4.2. Forming Artist Clusters

Now, we can feed the prepared dataset to our K-Means implementation:

List artists = getTop100Artists(); Set topTags = getTop100Tags(); List records = datasetWithTaggedArtists(artists, topTags); Map
    
      clusters = KMeans.fit(records, 7, new EuclideanDistance(), 1000); // Printing the cluster configuration clusters.forEach((key, value) -> { System.out.println("-------------------------- CLUSTER ----------------------------"); // Sorting the coordinates to see the most significant tags first. System.out.println(sortedCentroid(key)); String members = String.join(", ", value.stream().map(Record::getDescription).collect(toSet())); System.out.print(members); System.out.println(); System.out.println(); });
    

If we run this code, then it would visualize the clusters as text output:

------------------------------ CLUSTER ----------------------------------- Centroid {classic rock=65.58333333333333, rock=64.41666666666667, british=20.333333333333332, ... } David Bowie, Led Zeppelin, Pink Floyd, System of a Down, Queen, blink-182, The Rolling Stones, Metallica, Fleetwood Mac, The Beatles, Elton John, The Clash ------------------------------ CLUSTER ----------------------------------- Centroid {Hip-Hop=97.21428571428571, rap=64.85714285714286, hip hop=29.285714285714285, ... } Kanye West, Post Malone, Childish Gambino, Lil Nas X, A$AP Rocky, Lizzo, xxxtentacion, Travi$ Scott, Tyler, the Creator, Eminem, Frank Ocean, Kendrick Lamar, Nicki Minaj, Drake ------------------------------ CLUSTER ----------------------------------- Centroid {indie rock=54.0, rock=52.0, Psychedelic Rock=51.0, psychedelic=47.0, ... } Tame Impala, The Black Keys ------------------------------ CLUSTER ----------------------------------- Centroid {pop=81.96428571428571, female vocalists=41.285714285714285, indie=22.785714285714285, ... } Ed Sheeran, Taylor Swift, Rihanna, Miley Cyrus, Billie Eilish, Lorde, Ellie Goulding, Bruno Mars, Katy Perry, Khalid, Ariana Grande, Bon Iver, Dua Lipa, Beyoncé, Sia, P!nk, Sam Smith, Shawn Mendes, Mark Ronson, Michael Jackson, Halsey, Lana Del Rey, Carly Rae Jepsen, Britney Spears, Madonna, Adele, Lady Gaga, Jonas Brothers ------------------------------ CLUSTER ----------------------------------- Centroid {indie=95.23076923076923, alternative=70.61538461538461, indie rock=64.46153846153847, ... } Twenty One Pilots, The Smiths, Florence + the Machine, Two Door Cinema Club, The 1975, Imagine Dragons, The Killers, Vampire Weekend, Foster the People, The Strokes, Cage the Elephant, Arcade Fire, Arctic Monkeys ------------------------------ CLUSTER ----------------------------------- Centroid {electronic=91.6923076923077, House=39.46153846153846, dance=38.0, ... } Charli XCX, The Weeknd, Daft Punk, Calvin Harris, MGMT, Martin Garrix, Depeche Mode, The Chainsmokers, Avicii, Kygo, Marshmello, David Guetta, Major Lazer ------------------------------ CLUSTER ----------------------------------- Centroid {rock=87.38888888888889, alternative=72.11111111111111, alternative rock=49.16666666, ... } Weezer, The White Stripes, Nirvana, Foo Fighters, Maroon 5, Oasis, Panic! at the Disco, Gorillaz, Green Day, The Cure, Fall Out Boy, OneRepublic, Paramore, Coldplay, Radiohead, Linkin Park, Red Hot Chili Peppers, Muse

Since centroid coordinations are sorted by the average tag frequency, we can easily spot the dominant genre in each cluster. For example, the last cluster is a cluster of a good old rock-bands, or the second one is filled with rap stars.

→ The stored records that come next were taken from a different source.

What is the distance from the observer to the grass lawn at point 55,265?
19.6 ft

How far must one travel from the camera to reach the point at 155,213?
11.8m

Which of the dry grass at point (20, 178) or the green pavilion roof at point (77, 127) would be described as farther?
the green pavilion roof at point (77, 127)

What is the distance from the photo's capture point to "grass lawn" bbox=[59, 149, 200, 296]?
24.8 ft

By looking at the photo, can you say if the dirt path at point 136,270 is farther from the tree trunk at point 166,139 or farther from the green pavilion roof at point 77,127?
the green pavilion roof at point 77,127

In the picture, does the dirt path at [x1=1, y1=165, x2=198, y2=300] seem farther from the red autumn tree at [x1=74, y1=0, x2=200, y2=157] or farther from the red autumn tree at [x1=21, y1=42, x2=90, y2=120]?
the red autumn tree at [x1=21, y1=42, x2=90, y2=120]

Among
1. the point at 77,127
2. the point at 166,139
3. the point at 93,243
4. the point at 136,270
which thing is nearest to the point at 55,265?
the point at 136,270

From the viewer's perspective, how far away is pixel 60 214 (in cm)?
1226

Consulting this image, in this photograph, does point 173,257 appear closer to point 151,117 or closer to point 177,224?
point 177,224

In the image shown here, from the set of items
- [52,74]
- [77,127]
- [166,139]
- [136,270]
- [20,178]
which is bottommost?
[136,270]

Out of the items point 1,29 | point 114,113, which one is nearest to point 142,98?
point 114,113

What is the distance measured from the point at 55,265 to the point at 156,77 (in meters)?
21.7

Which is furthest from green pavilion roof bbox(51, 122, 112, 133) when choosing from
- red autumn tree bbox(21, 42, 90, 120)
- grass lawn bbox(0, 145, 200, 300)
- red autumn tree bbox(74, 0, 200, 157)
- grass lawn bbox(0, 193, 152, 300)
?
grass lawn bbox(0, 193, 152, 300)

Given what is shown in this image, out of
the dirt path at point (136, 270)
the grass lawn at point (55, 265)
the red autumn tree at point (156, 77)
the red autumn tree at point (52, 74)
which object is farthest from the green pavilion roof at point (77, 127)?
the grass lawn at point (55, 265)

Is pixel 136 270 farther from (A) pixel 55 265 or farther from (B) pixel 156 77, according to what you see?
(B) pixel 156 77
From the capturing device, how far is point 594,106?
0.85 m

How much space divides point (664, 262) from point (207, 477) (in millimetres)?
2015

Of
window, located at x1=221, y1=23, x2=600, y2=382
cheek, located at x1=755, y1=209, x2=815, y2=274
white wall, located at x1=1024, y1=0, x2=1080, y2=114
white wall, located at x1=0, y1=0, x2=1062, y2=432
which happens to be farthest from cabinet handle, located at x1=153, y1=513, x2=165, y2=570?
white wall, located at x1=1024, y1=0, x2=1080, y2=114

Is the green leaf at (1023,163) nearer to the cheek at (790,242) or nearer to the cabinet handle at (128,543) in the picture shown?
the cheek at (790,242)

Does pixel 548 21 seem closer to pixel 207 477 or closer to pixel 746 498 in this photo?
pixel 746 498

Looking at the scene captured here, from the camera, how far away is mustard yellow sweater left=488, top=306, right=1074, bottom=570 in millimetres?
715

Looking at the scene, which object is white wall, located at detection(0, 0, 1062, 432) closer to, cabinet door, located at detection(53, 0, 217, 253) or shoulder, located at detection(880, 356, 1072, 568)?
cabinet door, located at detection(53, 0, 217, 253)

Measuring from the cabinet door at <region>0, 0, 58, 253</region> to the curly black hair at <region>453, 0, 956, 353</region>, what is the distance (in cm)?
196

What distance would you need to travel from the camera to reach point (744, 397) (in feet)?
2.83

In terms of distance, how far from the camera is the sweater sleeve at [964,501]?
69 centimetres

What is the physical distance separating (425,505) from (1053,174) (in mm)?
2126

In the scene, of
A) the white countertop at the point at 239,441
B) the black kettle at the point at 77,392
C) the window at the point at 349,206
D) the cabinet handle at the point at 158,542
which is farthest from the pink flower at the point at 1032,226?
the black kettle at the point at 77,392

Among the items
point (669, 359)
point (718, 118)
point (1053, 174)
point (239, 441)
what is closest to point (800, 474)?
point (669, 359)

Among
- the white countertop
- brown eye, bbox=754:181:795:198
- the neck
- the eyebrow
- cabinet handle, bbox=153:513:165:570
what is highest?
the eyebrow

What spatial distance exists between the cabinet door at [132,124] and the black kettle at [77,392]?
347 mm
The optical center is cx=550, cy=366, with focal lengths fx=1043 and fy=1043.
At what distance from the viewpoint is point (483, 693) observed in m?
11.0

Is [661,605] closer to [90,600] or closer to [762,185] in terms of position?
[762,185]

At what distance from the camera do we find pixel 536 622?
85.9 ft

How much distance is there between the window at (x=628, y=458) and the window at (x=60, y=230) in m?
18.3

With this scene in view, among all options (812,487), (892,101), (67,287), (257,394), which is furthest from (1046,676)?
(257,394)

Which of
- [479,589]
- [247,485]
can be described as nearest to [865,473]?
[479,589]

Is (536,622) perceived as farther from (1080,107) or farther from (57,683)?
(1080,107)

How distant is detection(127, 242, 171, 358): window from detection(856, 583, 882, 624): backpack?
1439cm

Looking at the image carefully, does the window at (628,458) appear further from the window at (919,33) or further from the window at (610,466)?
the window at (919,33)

Although this clustering makes sense, for the most part, it's not perfect since the data is merely collected from user behavior.

5. Visualization

A few moments ago, our algorithm visualized the cluster of artists in a terminal-friendly way. If we convert our cluster configuration to JSON and feed it to D3.js, then with a few lines of JavaScript, we'll have a nice human-friendly Radial Tidy-Tree:

We have to convert our Map to a JSON with a similar schema like this d3.js example.

6. Number of Clusters

One of the fundamental properties of K-Means is the fact that we should define the number of clusters in advance. So far, we used a static value for k, but determining this value can be a challenging problem. There are two common ways to calculate the number of clusters:

  1. Domain Knowledge
  2. Mathematical Heuristics

If we're lucky enough that we know so much about the domain, then we might be able to simply guess the right number. Otherwise, we can apply a few heuristics like Elbow Method or Silhouette Method to get a sense on the number of clusters.

Before going any further, we should know that these heuristics, although useful, are just heuristics and may not provide clear-cut answers.

6.1. Elbow Method

To use the elbow method, we should first calculate the difference between each cluster centroid and all its members. As we group more unrelated members in a cluster, the distance between the centroid and its members goes up, hence the cluster quality decreases.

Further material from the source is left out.